- Mark Barnett is focused on businesses that make money in the UK
- This hasn’t worked recently and performance has been poor, but we think he’ll do well over the long-term
- He sees opportunities in the consumer, financial and property sectors
Mark Barnett is a hugely experienced income investor. But all fund managers perform poorly sometimes. It’s happened to Mark Barnett over the past couple of years. Investments in domestically-focused businesses, and problems at some individual companies, have held back performance.
We think the setback is temporary. The fund is invested quite differently from other UK income funds. This means performance will be different, but over the long-term it could help deliver strong returns. To perform better than the stock market you must do something different.
This fund doesn’t currently feature on the Wealth 150. Mark Barnett is a good fund manager, but the Wealth 150 is focused on other excellent funds, which are also managed with lower ongoing charges.
The fund fell 3.7% over the past year. This compares with a rise of 6.5% for the UK stock market*. Please remember past performance isn’t a guide to the future.
Mark Barnett focuses on unloved, but financially strong companies. He invests when their share prices and valuations are low, then waits patiently for the business to improve or the sector to return to favour.
This has led him to increase his investments in domestic companies over the past couple of years. However, they’ve remained out of favour and this held performance back. Investments in companies such as Provident Financial and Capita haven’t helped either. Their shares prices fell after they announced profits would be lower than expected.
|Annual percentage growth|
|May 2013 -
|May 2014 -
|May 2015 -
|May 2016 -
|May 2017 -
|Invesco Perpetual High Income||10.8%**||16.4%||-3.0%||15.0%||-3.7%|
Past performance is not a guide to the future. Source: *Lipper IM to 31/05/2018.
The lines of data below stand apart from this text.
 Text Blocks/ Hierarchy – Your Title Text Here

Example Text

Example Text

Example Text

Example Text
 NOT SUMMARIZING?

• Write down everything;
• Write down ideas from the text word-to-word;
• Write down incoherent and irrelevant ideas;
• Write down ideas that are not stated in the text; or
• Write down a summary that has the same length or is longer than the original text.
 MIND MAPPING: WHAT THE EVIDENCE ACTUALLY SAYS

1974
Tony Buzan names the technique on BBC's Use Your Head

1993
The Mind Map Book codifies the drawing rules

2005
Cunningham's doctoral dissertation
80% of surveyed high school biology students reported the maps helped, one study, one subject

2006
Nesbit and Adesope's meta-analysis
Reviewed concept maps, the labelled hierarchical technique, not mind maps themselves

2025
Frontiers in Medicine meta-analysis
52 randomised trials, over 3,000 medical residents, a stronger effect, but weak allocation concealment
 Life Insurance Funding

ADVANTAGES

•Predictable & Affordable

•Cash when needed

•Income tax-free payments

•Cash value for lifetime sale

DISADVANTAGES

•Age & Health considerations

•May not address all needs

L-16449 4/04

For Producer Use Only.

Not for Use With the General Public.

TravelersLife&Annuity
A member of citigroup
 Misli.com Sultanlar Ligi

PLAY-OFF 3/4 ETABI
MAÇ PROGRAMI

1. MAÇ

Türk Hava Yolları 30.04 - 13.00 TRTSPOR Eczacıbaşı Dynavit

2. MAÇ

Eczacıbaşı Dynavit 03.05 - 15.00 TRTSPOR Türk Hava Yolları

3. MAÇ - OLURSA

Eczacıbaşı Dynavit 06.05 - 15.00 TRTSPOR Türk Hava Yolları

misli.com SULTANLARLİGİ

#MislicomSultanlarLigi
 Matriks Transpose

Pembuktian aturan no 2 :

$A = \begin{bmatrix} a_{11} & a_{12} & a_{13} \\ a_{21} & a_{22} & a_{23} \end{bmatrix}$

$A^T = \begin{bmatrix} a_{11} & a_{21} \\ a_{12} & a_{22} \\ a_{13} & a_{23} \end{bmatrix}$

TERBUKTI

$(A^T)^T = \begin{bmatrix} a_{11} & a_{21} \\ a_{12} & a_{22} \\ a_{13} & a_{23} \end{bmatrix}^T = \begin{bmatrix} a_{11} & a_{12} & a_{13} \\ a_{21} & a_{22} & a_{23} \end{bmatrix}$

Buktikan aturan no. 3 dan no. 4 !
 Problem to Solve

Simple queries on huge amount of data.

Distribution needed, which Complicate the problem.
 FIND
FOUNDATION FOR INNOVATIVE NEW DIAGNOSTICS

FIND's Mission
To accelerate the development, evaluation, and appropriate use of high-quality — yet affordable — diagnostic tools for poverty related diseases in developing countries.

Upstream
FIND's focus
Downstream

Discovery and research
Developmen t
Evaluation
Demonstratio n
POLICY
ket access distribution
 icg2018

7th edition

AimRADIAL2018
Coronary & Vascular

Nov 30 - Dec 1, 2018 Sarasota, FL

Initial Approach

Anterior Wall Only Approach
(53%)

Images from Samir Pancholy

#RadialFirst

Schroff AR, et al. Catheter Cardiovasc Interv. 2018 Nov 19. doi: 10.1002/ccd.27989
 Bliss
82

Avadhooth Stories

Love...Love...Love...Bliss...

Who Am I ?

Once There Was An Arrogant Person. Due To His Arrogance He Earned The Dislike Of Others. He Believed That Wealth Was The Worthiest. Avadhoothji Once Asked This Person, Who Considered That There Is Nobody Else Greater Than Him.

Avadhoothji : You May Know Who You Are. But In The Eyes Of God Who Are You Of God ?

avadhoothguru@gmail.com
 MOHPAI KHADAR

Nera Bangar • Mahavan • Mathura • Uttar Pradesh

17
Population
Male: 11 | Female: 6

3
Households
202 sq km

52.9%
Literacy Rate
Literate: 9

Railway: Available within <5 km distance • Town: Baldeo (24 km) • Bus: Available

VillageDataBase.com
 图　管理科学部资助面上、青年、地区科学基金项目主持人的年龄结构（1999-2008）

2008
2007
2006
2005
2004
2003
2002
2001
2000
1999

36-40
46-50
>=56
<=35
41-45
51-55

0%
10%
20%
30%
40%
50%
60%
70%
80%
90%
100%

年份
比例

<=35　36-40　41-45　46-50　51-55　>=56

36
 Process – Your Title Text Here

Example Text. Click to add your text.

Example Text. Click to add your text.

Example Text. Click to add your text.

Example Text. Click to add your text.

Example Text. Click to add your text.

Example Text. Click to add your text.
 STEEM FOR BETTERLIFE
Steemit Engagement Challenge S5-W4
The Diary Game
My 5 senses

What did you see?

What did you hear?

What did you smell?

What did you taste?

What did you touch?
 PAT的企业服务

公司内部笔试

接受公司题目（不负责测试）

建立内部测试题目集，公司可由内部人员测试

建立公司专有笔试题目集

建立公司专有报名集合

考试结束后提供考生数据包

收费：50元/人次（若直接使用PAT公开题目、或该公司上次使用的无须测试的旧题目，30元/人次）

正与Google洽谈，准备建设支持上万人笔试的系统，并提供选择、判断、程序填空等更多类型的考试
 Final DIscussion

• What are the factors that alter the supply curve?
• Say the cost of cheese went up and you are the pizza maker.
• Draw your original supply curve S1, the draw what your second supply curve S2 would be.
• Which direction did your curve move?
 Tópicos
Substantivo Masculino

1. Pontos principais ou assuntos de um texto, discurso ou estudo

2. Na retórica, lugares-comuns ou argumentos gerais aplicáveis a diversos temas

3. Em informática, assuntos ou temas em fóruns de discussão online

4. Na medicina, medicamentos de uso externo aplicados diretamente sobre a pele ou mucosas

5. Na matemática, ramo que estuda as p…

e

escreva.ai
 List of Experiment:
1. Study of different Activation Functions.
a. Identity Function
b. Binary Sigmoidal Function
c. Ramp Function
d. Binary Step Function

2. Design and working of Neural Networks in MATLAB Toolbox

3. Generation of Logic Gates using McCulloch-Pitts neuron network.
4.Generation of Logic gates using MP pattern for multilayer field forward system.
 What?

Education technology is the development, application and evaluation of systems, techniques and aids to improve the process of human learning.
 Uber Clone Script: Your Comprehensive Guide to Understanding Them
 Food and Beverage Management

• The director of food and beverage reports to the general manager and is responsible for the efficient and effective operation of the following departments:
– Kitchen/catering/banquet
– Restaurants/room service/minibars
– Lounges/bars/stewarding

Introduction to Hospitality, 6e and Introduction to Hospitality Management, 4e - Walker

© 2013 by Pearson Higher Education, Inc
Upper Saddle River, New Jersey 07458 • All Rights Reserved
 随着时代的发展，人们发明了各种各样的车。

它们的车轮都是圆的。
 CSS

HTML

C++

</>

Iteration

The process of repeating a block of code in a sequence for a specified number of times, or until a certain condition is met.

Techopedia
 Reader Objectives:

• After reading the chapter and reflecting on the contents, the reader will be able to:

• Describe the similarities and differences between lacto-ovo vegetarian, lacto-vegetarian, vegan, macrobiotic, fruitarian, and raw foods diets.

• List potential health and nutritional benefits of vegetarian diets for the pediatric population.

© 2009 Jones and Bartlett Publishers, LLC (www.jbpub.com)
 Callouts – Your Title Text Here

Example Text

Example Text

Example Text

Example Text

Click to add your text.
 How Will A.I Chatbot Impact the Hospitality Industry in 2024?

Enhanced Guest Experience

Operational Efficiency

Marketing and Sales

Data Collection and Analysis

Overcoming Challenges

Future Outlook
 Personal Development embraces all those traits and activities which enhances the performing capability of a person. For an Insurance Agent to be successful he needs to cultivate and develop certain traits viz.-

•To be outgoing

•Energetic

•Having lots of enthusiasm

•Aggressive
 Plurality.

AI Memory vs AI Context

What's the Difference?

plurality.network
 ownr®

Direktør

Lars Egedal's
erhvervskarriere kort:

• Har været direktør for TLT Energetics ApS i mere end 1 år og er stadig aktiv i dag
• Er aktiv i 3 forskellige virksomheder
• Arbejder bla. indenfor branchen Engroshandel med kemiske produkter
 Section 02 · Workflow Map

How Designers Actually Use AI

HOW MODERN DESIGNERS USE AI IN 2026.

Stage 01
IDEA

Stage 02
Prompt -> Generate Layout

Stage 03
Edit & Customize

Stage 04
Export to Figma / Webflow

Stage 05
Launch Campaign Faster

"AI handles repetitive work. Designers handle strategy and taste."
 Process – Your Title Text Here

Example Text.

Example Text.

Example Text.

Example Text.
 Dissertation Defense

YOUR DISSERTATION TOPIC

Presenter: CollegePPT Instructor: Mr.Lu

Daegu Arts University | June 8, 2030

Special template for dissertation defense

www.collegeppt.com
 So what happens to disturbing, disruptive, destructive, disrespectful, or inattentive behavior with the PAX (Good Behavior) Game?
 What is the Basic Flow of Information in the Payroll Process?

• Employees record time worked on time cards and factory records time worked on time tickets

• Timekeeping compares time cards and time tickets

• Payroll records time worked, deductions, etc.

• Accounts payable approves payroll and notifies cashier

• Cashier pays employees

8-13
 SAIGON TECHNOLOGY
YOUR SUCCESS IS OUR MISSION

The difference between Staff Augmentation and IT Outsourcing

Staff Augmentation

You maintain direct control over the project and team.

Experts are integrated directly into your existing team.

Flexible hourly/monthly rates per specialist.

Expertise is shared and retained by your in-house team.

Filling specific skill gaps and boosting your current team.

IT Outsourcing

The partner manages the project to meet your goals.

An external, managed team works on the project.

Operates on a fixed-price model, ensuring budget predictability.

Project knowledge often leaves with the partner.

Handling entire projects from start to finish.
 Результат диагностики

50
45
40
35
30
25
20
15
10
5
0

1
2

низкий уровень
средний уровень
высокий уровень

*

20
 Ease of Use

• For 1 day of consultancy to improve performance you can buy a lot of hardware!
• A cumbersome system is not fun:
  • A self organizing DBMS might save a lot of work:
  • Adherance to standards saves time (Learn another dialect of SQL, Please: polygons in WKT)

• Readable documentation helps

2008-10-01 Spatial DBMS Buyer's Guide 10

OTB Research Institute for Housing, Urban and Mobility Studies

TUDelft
**Performance data for 31/05/2013 to 31/05/2014 relates to the 'inclusive' share class.
Mark Barnett won't change how he invests based on a short spell of poor performance. We think this is sensible. Investment styles come in and out of favour and we think his approach will reward the patient investor.
He invests in large, medium-sized, and higher-risk smaller companies. The smaller companies could boost long-term growth. Around 5% of the fund is invested in private companies (those not listed on the stock market), for example. The investments in smaller companies includes those that take technology out of leading universities and aim to commercialise it. It’s high risk and some don’t work. Investing in a lot of companies means hopes aren't pinned on a single product or drug trial.
Larger businesses often contribute more to the fund’s income. The fund offers a reasonable yield – currently 3.3%, variable and not an indication of future income – with the potential for capital and income growth over the long term.
How is the fund invested?
Brexit and other economic issues might cause some companies to struggle. Not all domestic companies will though. Yet this is what lots of investors think will happen. It's caused the share prices of companies selling to UK consumers to fall. Mark Barnett feels investors are too negative.
Financial, consumer and real estate companies offer some of the best opportunities, in his view. Huge amounts of ‘baby boomers’ are set to retire over the coming years so demand for life insurance could rise, for example, and benefit insurance companies.
He also expects well-run companies, such as Next and easyJet, to cope with any challenges posed by Brexit and do well over the long term. Next is improving its online business and overseas sales, while easyJet could benefit from less competition because some of its competitors have gone bankrupt.
Big, international companies haven’t been ignored. There are investments in BP and Shell, for example, as Mark Barnett believes both companies have invested more wisely in recent years. This should mean they'll continue to pay good dividends, but there are no guarantees.
The fund’s charges are taken from capital. This boosts income, but reduces the potential for capital growth.